Why This Layer Matters Now
Step back and the timing makes sense. Three things are converging.
Agents finally cleared the capability bar. Until recently, asking an AI to complete a real multi-step web task was a party trick that failed most of the time. Today's best models can plan, recover from errors, and follow through on genuinely useful workflows. That capability is what makes the browser layer worth building—there's no point giving a weak model hands.
The web isn't going to rebuild itself for machines. In an ideal world every service would expose a clean API and agents would never need to click anything. That world isn't coming. The long tail of important software—internal tools, legacy portals, government sites, niche vendors—will never ship an agent-friendly API. If agents are going to be useful across the actual web, something has to let them use the human interface. Browser Use is that something.
Every agent company hits the same wall. Whether you're building a sales agent, a research assistant, an operations bot, or a general-purpose assistant, sooner or later your agent needs to do something on a website. Rebuilding reliable browser control in-house is a deep, thankless problem with no end of edge cases. Increasingly, the rational move is to use the layer that thousands of other teams have already hardened—the same way nobody writes their own payments stack or their own auth from scratch anymore.

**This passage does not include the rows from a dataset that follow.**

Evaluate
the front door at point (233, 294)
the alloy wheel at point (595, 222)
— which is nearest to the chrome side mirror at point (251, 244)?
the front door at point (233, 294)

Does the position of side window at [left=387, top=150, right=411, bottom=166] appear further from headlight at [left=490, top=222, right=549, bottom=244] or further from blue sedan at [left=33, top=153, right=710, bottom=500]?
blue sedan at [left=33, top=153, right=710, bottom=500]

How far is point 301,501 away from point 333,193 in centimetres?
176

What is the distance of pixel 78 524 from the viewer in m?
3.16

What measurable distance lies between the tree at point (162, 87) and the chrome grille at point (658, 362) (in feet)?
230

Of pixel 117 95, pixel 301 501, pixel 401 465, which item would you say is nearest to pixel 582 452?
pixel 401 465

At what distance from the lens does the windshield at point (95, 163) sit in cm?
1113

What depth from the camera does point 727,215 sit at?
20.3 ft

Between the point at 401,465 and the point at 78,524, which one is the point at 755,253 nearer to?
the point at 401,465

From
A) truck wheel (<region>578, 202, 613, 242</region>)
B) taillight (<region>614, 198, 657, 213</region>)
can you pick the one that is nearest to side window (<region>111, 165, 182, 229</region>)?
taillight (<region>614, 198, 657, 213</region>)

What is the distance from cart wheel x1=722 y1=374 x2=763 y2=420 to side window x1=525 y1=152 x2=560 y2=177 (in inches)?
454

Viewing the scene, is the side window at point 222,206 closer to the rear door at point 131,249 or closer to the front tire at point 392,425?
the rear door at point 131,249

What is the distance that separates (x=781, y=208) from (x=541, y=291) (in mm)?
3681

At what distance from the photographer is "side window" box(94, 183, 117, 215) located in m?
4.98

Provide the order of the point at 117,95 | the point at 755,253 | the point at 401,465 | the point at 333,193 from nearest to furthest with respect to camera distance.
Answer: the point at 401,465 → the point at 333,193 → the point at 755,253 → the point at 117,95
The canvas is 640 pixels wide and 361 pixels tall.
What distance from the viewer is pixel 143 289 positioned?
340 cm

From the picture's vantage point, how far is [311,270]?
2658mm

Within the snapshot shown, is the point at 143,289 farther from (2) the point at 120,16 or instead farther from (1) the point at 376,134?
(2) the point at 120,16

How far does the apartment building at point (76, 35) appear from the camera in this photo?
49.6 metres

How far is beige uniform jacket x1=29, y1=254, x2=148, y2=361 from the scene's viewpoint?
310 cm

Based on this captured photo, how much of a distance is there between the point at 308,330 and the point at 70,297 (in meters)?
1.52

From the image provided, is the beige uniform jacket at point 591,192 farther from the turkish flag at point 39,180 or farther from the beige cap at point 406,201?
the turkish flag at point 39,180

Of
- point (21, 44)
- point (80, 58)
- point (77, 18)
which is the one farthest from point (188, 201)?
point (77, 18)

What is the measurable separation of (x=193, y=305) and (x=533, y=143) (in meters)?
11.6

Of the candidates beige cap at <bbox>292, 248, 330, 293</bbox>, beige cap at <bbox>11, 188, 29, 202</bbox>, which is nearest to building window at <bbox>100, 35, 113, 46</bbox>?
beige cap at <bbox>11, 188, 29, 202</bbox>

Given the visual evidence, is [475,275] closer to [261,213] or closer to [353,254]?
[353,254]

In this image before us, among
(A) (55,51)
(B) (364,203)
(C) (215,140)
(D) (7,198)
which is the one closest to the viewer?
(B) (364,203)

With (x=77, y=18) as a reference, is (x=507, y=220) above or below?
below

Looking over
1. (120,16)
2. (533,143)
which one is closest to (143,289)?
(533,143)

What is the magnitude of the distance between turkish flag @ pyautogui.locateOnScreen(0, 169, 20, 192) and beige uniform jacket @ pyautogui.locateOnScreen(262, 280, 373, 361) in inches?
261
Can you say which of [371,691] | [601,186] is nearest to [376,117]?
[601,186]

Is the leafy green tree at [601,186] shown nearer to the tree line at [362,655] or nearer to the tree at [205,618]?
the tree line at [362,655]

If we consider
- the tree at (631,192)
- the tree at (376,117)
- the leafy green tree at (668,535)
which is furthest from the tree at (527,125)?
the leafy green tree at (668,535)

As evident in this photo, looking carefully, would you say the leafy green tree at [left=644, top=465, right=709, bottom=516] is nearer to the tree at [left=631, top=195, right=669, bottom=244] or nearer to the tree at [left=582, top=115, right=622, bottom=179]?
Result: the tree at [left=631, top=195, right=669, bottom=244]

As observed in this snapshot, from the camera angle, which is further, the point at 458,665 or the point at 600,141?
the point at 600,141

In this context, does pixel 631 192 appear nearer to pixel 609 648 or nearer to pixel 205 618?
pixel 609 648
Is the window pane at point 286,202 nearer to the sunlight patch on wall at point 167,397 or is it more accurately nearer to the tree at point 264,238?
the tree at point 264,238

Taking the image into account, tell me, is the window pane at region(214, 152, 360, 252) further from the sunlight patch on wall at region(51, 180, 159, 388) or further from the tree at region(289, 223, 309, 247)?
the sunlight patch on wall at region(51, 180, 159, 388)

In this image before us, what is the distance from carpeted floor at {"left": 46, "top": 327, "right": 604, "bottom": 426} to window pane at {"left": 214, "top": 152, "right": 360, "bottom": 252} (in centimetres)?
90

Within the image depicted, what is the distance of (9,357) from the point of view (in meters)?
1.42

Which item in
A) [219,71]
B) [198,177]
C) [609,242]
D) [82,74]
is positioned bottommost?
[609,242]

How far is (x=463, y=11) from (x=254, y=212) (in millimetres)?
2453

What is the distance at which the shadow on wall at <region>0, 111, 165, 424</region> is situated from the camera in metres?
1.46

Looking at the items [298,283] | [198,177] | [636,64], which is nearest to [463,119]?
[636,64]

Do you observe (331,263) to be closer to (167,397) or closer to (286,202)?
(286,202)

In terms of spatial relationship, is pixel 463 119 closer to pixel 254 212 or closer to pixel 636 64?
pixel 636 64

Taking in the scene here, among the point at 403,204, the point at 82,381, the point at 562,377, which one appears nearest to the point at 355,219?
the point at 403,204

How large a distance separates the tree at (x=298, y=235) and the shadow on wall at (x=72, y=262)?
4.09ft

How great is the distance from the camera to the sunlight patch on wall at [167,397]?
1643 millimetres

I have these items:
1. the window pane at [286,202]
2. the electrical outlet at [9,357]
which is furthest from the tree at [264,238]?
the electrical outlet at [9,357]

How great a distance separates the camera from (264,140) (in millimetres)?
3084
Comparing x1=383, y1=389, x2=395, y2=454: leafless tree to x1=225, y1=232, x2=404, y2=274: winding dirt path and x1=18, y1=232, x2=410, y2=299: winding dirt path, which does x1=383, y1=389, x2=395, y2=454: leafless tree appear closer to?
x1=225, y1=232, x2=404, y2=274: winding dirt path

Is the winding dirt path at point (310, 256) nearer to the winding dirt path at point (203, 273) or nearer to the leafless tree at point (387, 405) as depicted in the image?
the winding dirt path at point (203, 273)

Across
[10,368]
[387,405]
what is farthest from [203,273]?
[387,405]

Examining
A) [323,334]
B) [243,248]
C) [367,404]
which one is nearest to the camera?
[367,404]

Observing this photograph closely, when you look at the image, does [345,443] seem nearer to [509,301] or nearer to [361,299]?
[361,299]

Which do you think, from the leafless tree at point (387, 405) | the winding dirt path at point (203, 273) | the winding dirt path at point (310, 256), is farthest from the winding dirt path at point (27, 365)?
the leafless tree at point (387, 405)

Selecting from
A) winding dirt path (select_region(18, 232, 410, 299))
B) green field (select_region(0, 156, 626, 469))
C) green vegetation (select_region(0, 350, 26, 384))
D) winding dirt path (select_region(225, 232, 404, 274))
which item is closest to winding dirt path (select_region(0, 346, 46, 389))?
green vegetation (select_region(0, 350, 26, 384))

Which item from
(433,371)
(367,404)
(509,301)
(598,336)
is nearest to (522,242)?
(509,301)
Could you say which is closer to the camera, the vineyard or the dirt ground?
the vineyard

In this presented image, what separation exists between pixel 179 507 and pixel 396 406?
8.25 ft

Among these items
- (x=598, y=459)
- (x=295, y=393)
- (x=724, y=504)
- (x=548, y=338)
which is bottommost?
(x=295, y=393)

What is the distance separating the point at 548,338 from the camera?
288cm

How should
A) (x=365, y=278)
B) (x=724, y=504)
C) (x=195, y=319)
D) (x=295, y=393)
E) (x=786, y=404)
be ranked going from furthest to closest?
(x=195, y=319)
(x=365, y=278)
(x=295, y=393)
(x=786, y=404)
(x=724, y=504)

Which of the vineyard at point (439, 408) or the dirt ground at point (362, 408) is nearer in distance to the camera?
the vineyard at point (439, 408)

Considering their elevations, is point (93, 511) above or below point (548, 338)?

That last point is the whole thesis. Browser Use is positioning itself to be to web actions what earlier platforms became to payments and identity: the boring, essential layer that everyone builds on and nobody wants to reimplement.
The Quiet Foundation
The companies that end up mattering most in a technology shift are often not the flashy ones. They're the layers underneath—the piece of the stack that a thousand other products quietly depend on.
If AI agents become as common as we expect, they will spend an enormous fraction of their time doing exactly what people do all day: navigating websites, filling in forms, pulling data from one place and pushing it into another. Someone has to make that reliable, safe, and scalable. Browser Use is making an early, credible claim to be that someone—chosen by developers first, then by the builders standing on top of them, now backed to build the hosted infrastructure that turns a viral open-source project into durable plumbing.
The web spent thirty years being built for humans. Browser Use is building the version of it that agents can actually use.